▶ _RECORDS TO PROCESS_:
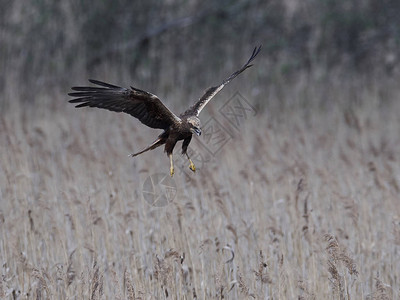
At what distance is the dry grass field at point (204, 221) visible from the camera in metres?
4.09

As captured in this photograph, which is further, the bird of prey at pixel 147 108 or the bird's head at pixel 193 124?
A: the bird's head at pixel 193 124

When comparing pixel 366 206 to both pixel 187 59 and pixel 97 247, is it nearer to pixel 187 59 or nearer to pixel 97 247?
pixel 97 247

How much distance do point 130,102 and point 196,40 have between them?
23.2ft

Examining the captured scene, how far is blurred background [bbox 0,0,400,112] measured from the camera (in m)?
10.6

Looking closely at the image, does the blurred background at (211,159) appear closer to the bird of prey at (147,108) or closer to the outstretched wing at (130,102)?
the bird of prey at (147,108)

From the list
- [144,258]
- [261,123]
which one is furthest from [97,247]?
[261,123]

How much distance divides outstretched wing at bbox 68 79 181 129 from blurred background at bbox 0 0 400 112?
19.4ft

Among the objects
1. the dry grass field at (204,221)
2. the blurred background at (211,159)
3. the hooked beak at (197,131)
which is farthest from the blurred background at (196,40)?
the hooked beak at (197,131)

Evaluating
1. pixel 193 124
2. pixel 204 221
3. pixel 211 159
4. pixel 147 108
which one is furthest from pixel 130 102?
pixel 211 159

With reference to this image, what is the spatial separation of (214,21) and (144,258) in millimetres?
7051

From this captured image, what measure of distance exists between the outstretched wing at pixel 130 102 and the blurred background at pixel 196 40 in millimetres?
5903

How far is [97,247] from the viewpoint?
Answer: 4.66m

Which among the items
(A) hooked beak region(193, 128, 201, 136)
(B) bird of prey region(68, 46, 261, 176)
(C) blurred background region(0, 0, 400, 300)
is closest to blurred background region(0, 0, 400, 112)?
(C) blurred background region(0, 0, 400, 300)

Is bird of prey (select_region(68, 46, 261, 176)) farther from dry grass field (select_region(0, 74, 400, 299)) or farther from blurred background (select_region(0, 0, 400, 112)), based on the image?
blurred background (select_region(0, 0, 400, 112))
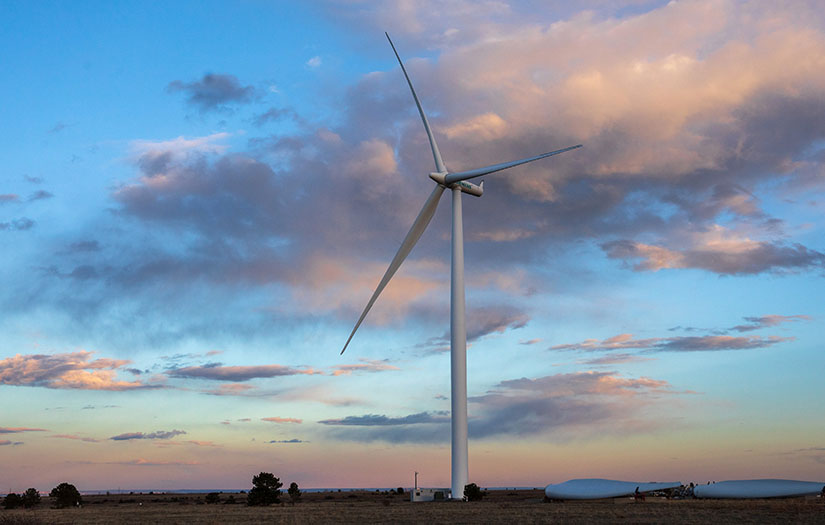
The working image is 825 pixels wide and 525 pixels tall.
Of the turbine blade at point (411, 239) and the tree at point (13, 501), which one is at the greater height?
the turbine blade at point (411, 239)

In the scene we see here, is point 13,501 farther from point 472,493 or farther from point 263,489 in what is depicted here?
point 472,493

▶ _GOAL OF THE EXERCISE_: Switch each "outstretched wing" in the material to "spread wing" and write all of it out again with nothing else changed, leaving the pictures out.

▶ _REPLY TO THE TASK_:
At what distance is the dry grass field at point (204, 221) visible from the camera in metres?
4.09

As captured in this photograph, which is further, the bird of prey at pixel 147 108 or the bird's head at pixel 193 124?
A: the bird's head at pixel 193 124

When comparing pixel 366 206 to both pixel 187 59 and pixel 97 247, is it nearer to pixel 187 59 or nearer to pixel 97 247?
pixel 97 247

How much distance do point 130,102 and point 196,40 have between them?
23.2ft

Examining the captured scene, how far is blurred background [bbox 0,0,400,112] measured from the camera (in m)?
10.6

Looking closely at the image, does the blurred background at (211,159) appear closer to the bird of prey at (147,108) or closer to the spread wing at (130,102)?
the bird of prey at (147,108)

From the list
- [144,258]
- [261,123]
which one is furthest from [97,247]?
[261,123]

How much distance divides spread wing at bbox 68 79 181 129 from blurred background at bbox 0 0 400 112?
19.4ft

Among the objects
1. the dry grass field at (204,221)
2. the blurred background at (211,159)
3. the hooked beak at (197,131)
which is farthest from the blurred background at (196,40)?
the hooked beak at (197,131)

Evaluating
1. pixel 193 124
2. pixel 204 221
3. pixel 211 159
4. pixel 147 108
which one is furthest from pixel 130 102?
pixel 211 159

With reference to this image, what is the spatial separation of (214,21) and (144,258) in millimetres?
7051

From this captured image, what measure of distance exists between the spread wing at pixel 130 102 and the blurred background at pixel 196 40 in millimetres?
5903

How far is [97,247] from the viewpoint?
Answer: 4.66m

Which among the items
(A) hooked beak region(193, 128, 201, 136)
(B) bird of prey region(68, 46, 261, 176)
(C) blurred background region(0, 0, 400, 300)
is closest to blurred background region(0, 0, 400, 112)?
(C) blurred background region(0, 0, 400, 300)

Is bird of prey (select_region(68, 46, 261, 176)) farther from dry grass field (select_region(0, 74, 400, 299)) or farther from blurred background (select_region(0, 0, 400, 112)), based on the image?
blurred background (select_region(0, 0, 400, 112))
The working image is 825 pixels wide and 525 pixels tall.
Of the turbine blade at point (411, 239) and the tree at point (13, 501), which one is at the greater height?
the turbine blade at point (411, 239)

In the scene we see here, is point 13,501 farther from point 472,493 or farther from point 263,489 in what is depicted here?
point 472,493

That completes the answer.